**Opdracht 1**
Noem alle steden die in de tekst over Jaap Bothe worden genoemd.
**Opdracht 2**
Pak de tekst over Jaap Bothe op waar hij eindigt en schrijf hem verder.

Commando Jaap Bothe
Wolverhampton > Commando's
JAAP BOTHE, COMMANDO VAN HET EERSTE UUR .
Toen de oorlog uitbrak, voer Jaap Bothe op zee, bij de koopvaardij. Hij was gaan varen, na zijn jeugd te hebben doorgebracht in Duitsland. Geboren uit Nederlandse ouders, maar opgegroeid, in het Nazi-Rijk. Zijn Nederlandse vader was hertrouwd met een Duitse vrouw. Jaap bleef een vreemdeling, op school en in zijn omgeving. Hoewel hij nog jong was, werd hij natuurlijk dagelijks geconfronteerd met de opkomst van Hitler en zijn trawanten, door de Hitler-Jugend en andere nazi-jeugdorganisaties. Op 16-jarige leeftijd wilde hij terug naar Nederland en varen bij de koopvaardij. Hij kreeg zijn zin en werd bediende voor de officieren op het s.s. Towa van de VNS-oranjeband op Zuid-Amerika. Het uitbreken van de oorlog zal hem altijd bijblijven: voor de haven van Montevideo was hij namelijk ooggetuige van het uitbranden en zinken van de Graf von Spee. Op de thuisreis was hij getuige van de hel van Duinkerken. De vuurrode hemel en de drijvende lijken in zee. In de thuishaven Cardiff bleven hij en de koksmaat achter. Door een misverstand hadden ze begrepen dat ze weer om 9 uur aan boord hadden moeten zijn, maar de werkelijke vertrektijd was 7 uur geweest. Het schip was dus weg en het tweetal belandde, na tussenkomst van het Nederlandse Consulaat, in de gevangenis, waar ze zo'n vier weken zouden moeten verblijven. Later hoorden ze het bericht dat hun schip was getorpedeerd en met man en muis was vergaan. Jaap was aan de dood ontsnapt!
Uiteindelijk vonden ze een ander schip, dat hen naar Canada bracht. Op die reis kregen ze echter een bom op het achterschip. De schade bleek ernstig, reparatie was hard nodig. In de baai bij Halifax lagen echter wel 70 schepen om gerepareerd te worden. Zodoende kreeg de bemanning de tijd om wat biertjes te gaan drinken. Jaap had echter genoeg van de oorlog op zee gezien. "Het leek me beter om van achter een boompje te liggen schieten, dan op zee naar de kelder te gaan". Er gold nog geen vaarplicht, dus niets lette hem om zich in de Julianakazerne, in het Canadese Stratford, als oorlogsvrijwilliger te melden. Daar kreeg hij gedurende 6 weken zijn militaire basistraining. Toen was hij rijp voor Engeland. In de eerste helft van 1942 kwam hij in Wolverhampton, bij de Prinses Irene Brigade.

**Gegevens**

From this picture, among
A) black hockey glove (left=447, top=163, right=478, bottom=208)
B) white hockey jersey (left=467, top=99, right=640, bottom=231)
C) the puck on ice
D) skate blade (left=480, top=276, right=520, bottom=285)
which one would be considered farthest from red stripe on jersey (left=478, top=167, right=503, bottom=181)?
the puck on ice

**Antwoord 1**
Montevideo, Duinkerken, Cardiff, Halifax, Stratford, Wolverhampton

**Antwoord 2**
Al in maart 1942 werden vrijwilligers gevraagd voor een speciale training, om daarna deel te kunnen nemen in aan verrassingsaanvallen. Uit de Brigade waren daarvoor 48 vrijwilligers naar voren gekomen.(8 officieren, 40 onder-officieren en manschappen) De training vond plaats in speciale kampen in de Schotse hooglanden of in de bergen van Wales. Tijdens de training vielen er velen af en werden de vier meest geschikte officieren uitgekozen. Op 29 juni 1942 vertrokken de overblijvenden naar Nr.4 Commando te Troon, waar de vorming van No.2 (Dutch) Troop van Nr.10 InterAllied Commando plaatshad. Nr.10 Commando was een verzameling van verschillende Troops van verschillende nationaliteiten. Commandant van (Dutch)No.2 Dutch Troop werd de 1ste luitenant Mulder. Op 16 juli 1942 vertrok de Troop naar Port Madoc waar zij actief bij Nr.10 werd ingedeeld. Luitenant Mulder rekruteerde uit de Brigade nog een aantal korporaals en soldaten, die ter versterking naar Port Madoc vertrokken.
Jaap Bothe, die dus nog maar enkele maanden bij de Brigade verbleef, had al genoeg gezien. Hij wilde actief aan de oorlog deelnemen en had dus wel oren naar het voorstel van luitenant Mulder. Op 25 augustus arriveerde hij per trein in Port Maddoc, samen met de andere vrijwilligers. Hij doorstond de zware training en behoorde daarom ook tot de groep die op 15 december 1943 naar India vertrok, om te fungeren als lijfwacht voor Admiraal Mountbatten. Op 15 januari kwamen ze in Bombay aan, vanwaar de reis per trein werd voortgezet naar Poona. Poona was het centrum van een aantal Engelse oefenkampen, waar normaal de naar India gezonden militairen acclimatiseerden. Jaap kan zich de verschrikkelijk vermoeiende treinreis nog zeer goed herinneren. De afgetobde gezichten op de foto's die hij in zijn albums bewaart, zijn het beste bewijs.
No.2 Dutch Troop werd gelegerd in een tentenkamp bij het dorp Ked Gaon. Na enkele weken kregen de Nederlandse commando's een achtweekse jungletraining in het gebied van Goa. De Troop werd als geheel niet ingezet voor operaties, alleen een aantal commando's werden individueel gedetacheerd bij Engelse onderdelen. Jaap is gedurende die tijd bij de Troop gebleven. Het werd toch als een opluchting ervaren toen men vernam dat men weer naar Engeland zou vertrekken om deel te nemen aan de gevechten in Europa. Op 18 juli scheepten de Nederlanders zich in Bombay in, om op 15 augustus 1944 in Liverpool aan te komen. De Nederlandse Commando-Troop die te Eastbourne werd gelegerd, reageerde enthousiast op het nieuws dat de Prinses Irene Brigade inmiddels op het front in Normandië was ingezet.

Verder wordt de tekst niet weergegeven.